- Text under study
• • •
Archive for August 19th, 2008

THE STRANGE CASE OF ATS AND US CITIZEN KEN HAYWOOD FLEEING INDIA

August 19, 2008

Tuesday, August 19, 2008

 

THE STRANGE CASE OF ATS AND US CITIZEN KEN HAYWOOD FLEEING INDIA

 

Times of India redeem ED its credibility when it published as its front page banner headlines, the shocking news of Haywood leaving India despite a lookout notice. Haywood had been under Anti Terrorist Squad’s scrutiny, over the matter of the infamous Email supposedly sent out in the name of a fictitious organisation calling itself ‘Indian Mujahideen’, traced to Key Haywood’s laptop. For over weeks, while ATS had questioned reportedly 1000 people and searched neighbourhood apartments, trying to figure out, how Ken Haywood’s laptop could have been hacked, if at all. A narco test on Haywood too had been carried out. According to ATS, Haywood has not been arrested. In Muslim circle, this glaring discriminative practice is a matter of much debate and heartburn, that just because Haywood is a US citizen, he is being given preferential such kid glove treatment. If a similar case had been observed involving an Indian Muslim, the accused would have been summarily incarcerated and given third degree while questioned. Back in US too, Indian citizens have been given similar harsh treatment, when suspected of even peripherally being associated with some terror incident.

 

ATS has asked him to be available for questioning and a lookout notice has been issued to the immigration authorities. Still, the man, possibly through US consular help, was able to hoodwink immigration authorities at New Delhi airport and flew off to the US.

 

So much for the spine of Indian authorities who are being harangued to cooperate with the US over global terrorism and for their discriminative behavior when it involves two different nationalities, on their own!

 

Ken Haywood’s background is reported to be anything but straight forward.

 

The Indian Express carries a report: ‘The curious case of Kenneth Haywood’, published on Thursday, August 14, 2008:

 

( http://www.indianexpress.com/story/348646.html )

 

The curious case of Ken Haywood

 

Posted online: Thursday, August 14, 2008 at 0052 hrs

 

As the American undergoes lie detector test, the Anti-Terror Squad is trying to figure out the man behind his personae

 

Sagnik Chowdhury, Smita Nair & Johnson T A

 

Mumbai/ Bangalore , August 13: Ken Haywood, the American national from whose Internet Protocol (IP) address the terror e-mail was sent prior to the Ahmedabad serial blasts, underwent lie detector tests on Wednesday, a senior police official said in Mumbai. Maharashtra’s Anti-Terror Squad (ATS), which is probing the case, traced the e-mail to Haywood’s flat in Navi Mumbai and found that his background and job were “of a slightly dubious nature”. But the information available so far is not good enough to charge him or suggest his involvement in the case.

 

 “We have conducted inquiries on Haywood’s background and his company. These are of a slightly dubious nature, and even the company he works for and its office are a bit suspect,” ATS chief Hemant Karkare told The Indian Express. “However, this does not directly link him with the case in any way. After all, having a suspicious background, or even working for a bogus company is not enough to book anyone for involvement in terror activities,” he added.

G S Hegde, Haywood’s lawyer, said: “The ATS has not said anything about Haywood’s personal life, or his involvement in any criminal activities. We maintain he is innocent.”
• • •
- Object descriptions in free text
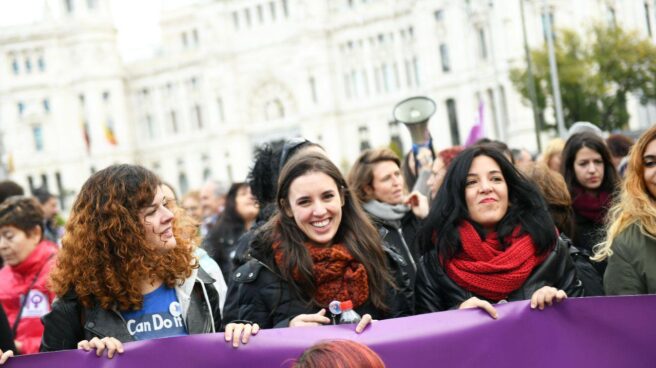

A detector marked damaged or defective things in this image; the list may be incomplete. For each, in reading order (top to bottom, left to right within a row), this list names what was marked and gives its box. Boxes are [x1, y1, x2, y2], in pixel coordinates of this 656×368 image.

rust knit scarf [272, 242, 368, 308]
rust knit scarf [446, 221, 548, 302]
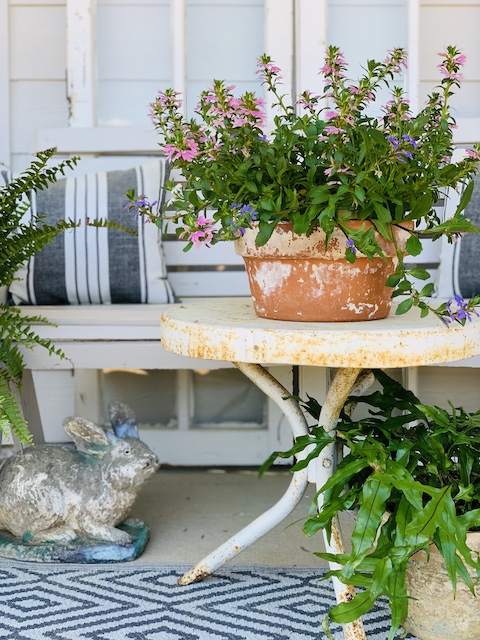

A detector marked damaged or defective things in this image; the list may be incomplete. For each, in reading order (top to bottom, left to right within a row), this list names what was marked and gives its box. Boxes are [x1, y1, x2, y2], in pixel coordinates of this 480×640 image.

rusty white table [159, 300, 480, 640]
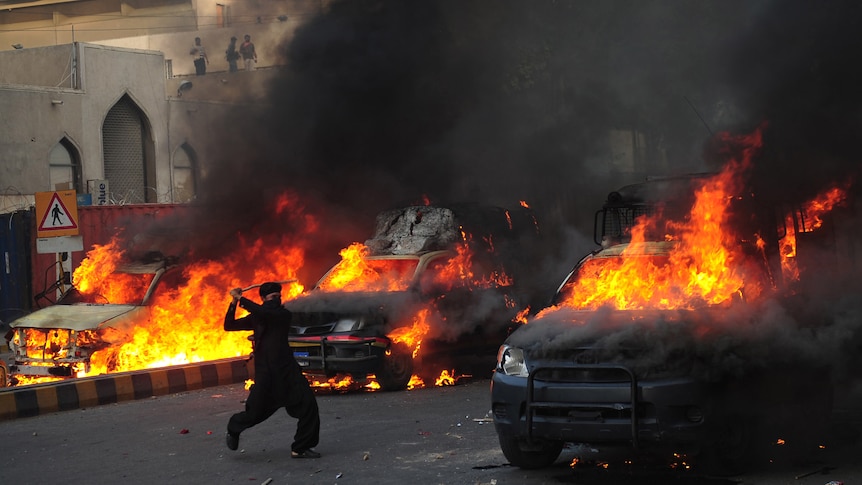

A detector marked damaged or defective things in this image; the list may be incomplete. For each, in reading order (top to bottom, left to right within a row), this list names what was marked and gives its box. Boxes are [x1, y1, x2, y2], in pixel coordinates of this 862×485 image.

burnt vehicle hood [8, 302, 140, 332]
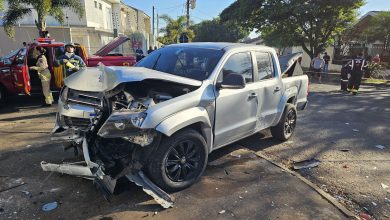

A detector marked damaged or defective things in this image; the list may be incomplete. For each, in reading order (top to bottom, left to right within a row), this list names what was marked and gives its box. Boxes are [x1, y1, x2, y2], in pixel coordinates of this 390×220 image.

severe front damage [41, 65, 203, 208]
crumpled hood [62, 65, 203, 92]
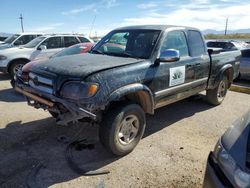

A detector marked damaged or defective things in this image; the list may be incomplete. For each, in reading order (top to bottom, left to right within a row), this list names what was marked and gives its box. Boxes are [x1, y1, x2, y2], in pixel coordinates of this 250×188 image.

crumpled hood [32, 52, 144, 77]
front bumper damage [14, 82, 96, 125]
damaged front end [14, 73, 98, 126]
broken headlight [60, 81, 98, 100]
crumpled hood [222, 110, 250, 170]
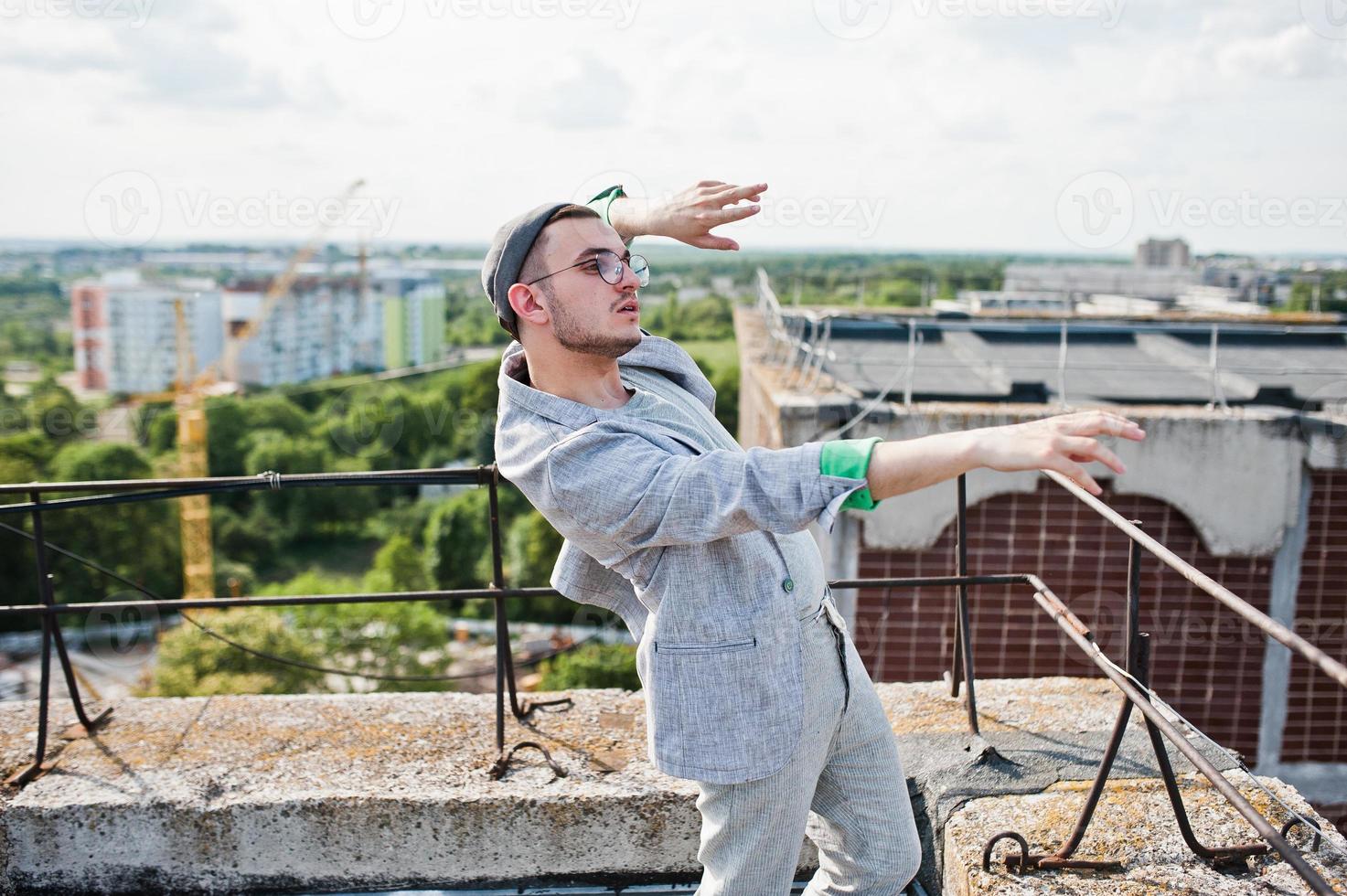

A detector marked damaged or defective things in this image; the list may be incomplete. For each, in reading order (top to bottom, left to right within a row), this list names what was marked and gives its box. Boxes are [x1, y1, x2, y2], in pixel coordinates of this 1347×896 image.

rusty metal railing [0, 466, 1339, 892]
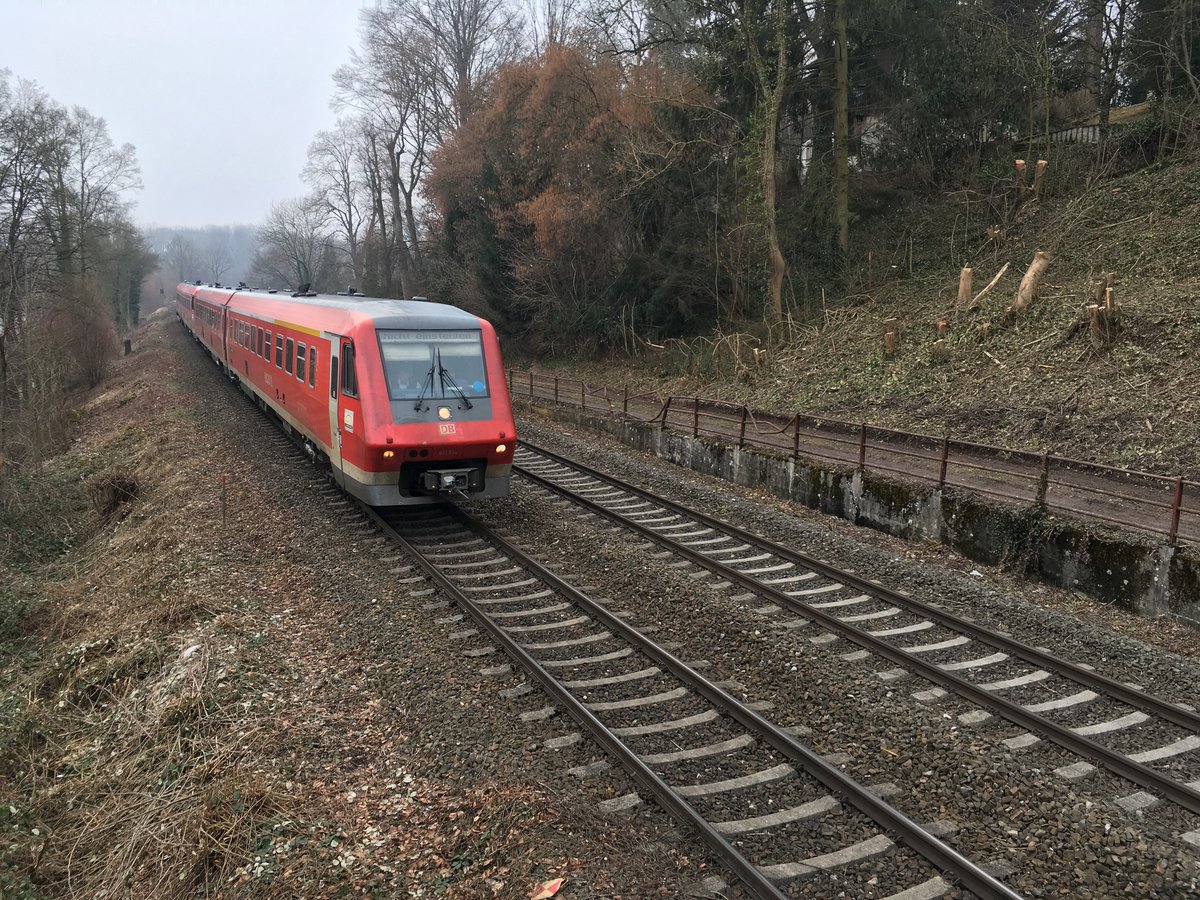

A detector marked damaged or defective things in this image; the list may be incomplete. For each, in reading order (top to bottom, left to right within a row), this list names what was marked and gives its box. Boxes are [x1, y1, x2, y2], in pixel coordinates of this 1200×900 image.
• • •
- Exercise objective
Reproduce the passage of the post about Ken Haywood that opens with the words containing "Posted online: Thursday, August" and closes with "in the case.". Draw only on the post about Ken Haywood and nothing else.

- Result of the exercise
Posted online: Thursday, August 14, 2008 at 0052 hrs

 

As the American undergoes lie detector test, the Anti-Terror Squad is trying to figure out the man behind his personae

 

Sagnik Chowdhury, Smita Nair & Johnson T A

 

Mumbai/ Bangalore , August 13: Ken Haywood, the American national from whose Internet Protocol (IP) address the terror e-mail was sent prior to the Ahmedabad serial blasts, underwent lie detector tests on Wednesday, a senior police official said in Mumbai. Maharashtra’s Anti-Terror Squad (ATS), which is probing the case, traced the e-mail to Haywood’s flat in Navi Mumbai and found that his background and job were “of a slightly dubious nature”. But the information available so far is not good enough to charge him or suggest his involvement in the case.